The U.S. obesity problem is staggering. In 1960, 14 percent of the population was obese; in 2010 it was 36 percent. Even though overall life expectancy rose by about seven years in that time, it would have been eight if not for the rise in obesity.
That’s old news by now. But the comparison with smoking is very interesting. It tells us a lot about why these two public health trends have gone in opposite directions, and how the obesity problem might be defeated.
The fight against smoking might be the biggest public-health success story of the past half-century. The percentage of Americans who smoke fell from about 40 percent in the mid-20th century to about 20 percent today.
How did we achieve that victory? One thing that people point to was the increase in taxes on cigarettes. Cigarette taxes rose during the 1980s and 1990s, and then soared after the turn of the millennium. Taxes are about the most basic, Econ 101-style policy intervention there is -- when something is more expensive, we expect people to buy less of it.
The problem is, taxes don’t seem to account for most of the decline in smoking. Smoking began a steady decline in the mid-1970s, and there was no obvious acceleration in that decline after the big tax hikes of the 2000s. Here, via American Enterprise Institute economist Kevin Hassett, is a chart of recent smoking rates versus tax rates:
Careful economic studies also cast doubt on the importance of taxes. In 2012, economists Kevin Callison and Robert Kaestner looked at the recent big tax hikes and concluded that they had very little effect on cigarette consumption. And in 2006, economists Jerome Adda and Francesca Cornaglia found that smokers were able to partly get around the taxes by smoking each cigarette more completely. Although some papers find a larger effect, most of the literature seems to suggest that taxes weren't that powerful a weapon against smoking. Sorry, Econ 101.
So what did the trick? Well, surprisingly, mandatory labeling -- the good old surgeon general’s warning -- might have played a role. When I was young, we made fun of those goofy labels. Comedian Denis Leary declared that forcing cigarettes to rename themselves “tumors” wouldn’t affect consumption. And in fact, some research in the early 1990s suggested a paradoxical effect on young smokers, who viewed the labels as a badge of coolness.
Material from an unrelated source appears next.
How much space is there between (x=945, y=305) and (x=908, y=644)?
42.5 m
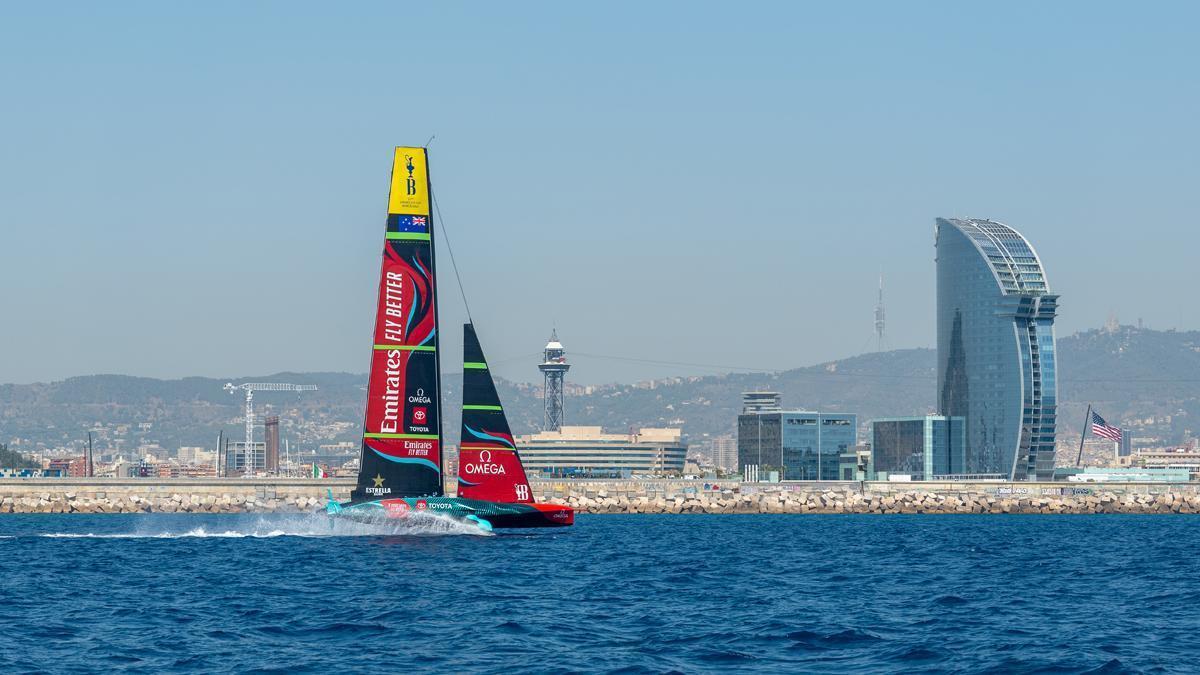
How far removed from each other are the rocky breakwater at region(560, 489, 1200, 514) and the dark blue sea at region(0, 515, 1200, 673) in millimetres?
70226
But more recent research has shown that a combination of graphic warning labels and antismoking ad campaigns do have the effect of reducing smoking. Warning labels appear to have had an effect in Canada too.
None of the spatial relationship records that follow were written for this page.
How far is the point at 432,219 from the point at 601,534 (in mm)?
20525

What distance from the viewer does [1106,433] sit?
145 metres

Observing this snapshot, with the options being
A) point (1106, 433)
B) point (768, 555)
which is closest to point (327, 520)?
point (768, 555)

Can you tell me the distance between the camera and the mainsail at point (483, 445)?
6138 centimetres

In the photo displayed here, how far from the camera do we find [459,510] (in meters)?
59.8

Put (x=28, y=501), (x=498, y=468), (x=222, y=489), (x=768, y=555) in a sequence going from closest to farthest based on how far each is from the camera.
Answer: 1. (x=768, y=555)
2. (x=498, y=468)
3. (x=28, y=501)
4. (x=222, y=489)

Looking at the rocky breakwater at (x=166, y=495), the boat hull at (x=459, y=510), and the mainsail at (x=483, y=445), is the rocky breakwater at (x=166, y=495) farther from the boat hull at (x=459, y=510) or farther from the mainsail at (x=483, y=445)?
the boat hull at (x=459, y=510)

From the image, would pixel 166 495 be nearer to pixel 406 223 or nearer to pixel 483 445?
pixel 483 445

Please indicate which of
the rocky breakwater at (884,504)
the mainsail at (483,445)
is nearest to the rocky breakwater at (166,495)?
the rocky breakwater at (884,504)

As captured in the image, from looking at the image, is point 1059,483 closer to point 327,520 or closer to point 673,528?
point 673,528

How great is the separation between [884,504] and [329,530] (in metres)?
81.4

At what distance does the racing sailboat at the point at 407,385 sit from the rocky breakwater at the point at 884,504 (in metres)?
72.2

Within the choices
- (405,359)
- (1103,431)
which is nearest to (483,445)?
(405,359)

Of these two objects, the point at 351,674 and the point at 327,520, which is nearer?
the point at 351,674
That’s surprising. We’re taught to believe that prices, not behavioral “nudges,” are the most important factor in behavior. As I noted on Monday, Chicago Booth economist and blogger John Cochrane recently declared that:
If you want to figure out the effect of prices on tomato demand, the absurdly simplified rational maximizer approach gives a darn good answer. If you want to figure out where to put the signs advertising a tomato sale, or what color to draw them, let me suggest some psychology.
It appears that the market for cigarettes isn't quite like Cochrane’s idea of the market for tomatoes.
Another factor in the victory against tobacco might be role modeling. In recent decades, far fewer movie characters smoke. A 2012 surgeon general’s report finds that smoking in the movies has a big effect on teen smoking. In addition, the recent spate of widespread bans on smoking in public places surely had an effect, both by making cigarette consumption less fun, and by establishing a no-tobacco norm.
So how do we use these behavioral solutions to fight the scourge of obesity? You can’t ban being obese in public places (nor would you want to). And Hollywood movie characters are already unrealistically thin. We want to avoid any discrimination against fat people.
Instead, we might want to focus on food consumption habits. Americans are fat because we eat large portions, and because we eat foods that are high in sugar and fat. Perhaps it’s time for the surgeon general to put scary warning labels on sugary and fatty foods. And perhaps it’s time for Hollywood studios to consciously focus on depicting characters eating small portions and healthy meals.
Behavioral economics cut smoking, and Americans are healthier, happier people because of it. We should try the same tactics against unhealthy eating.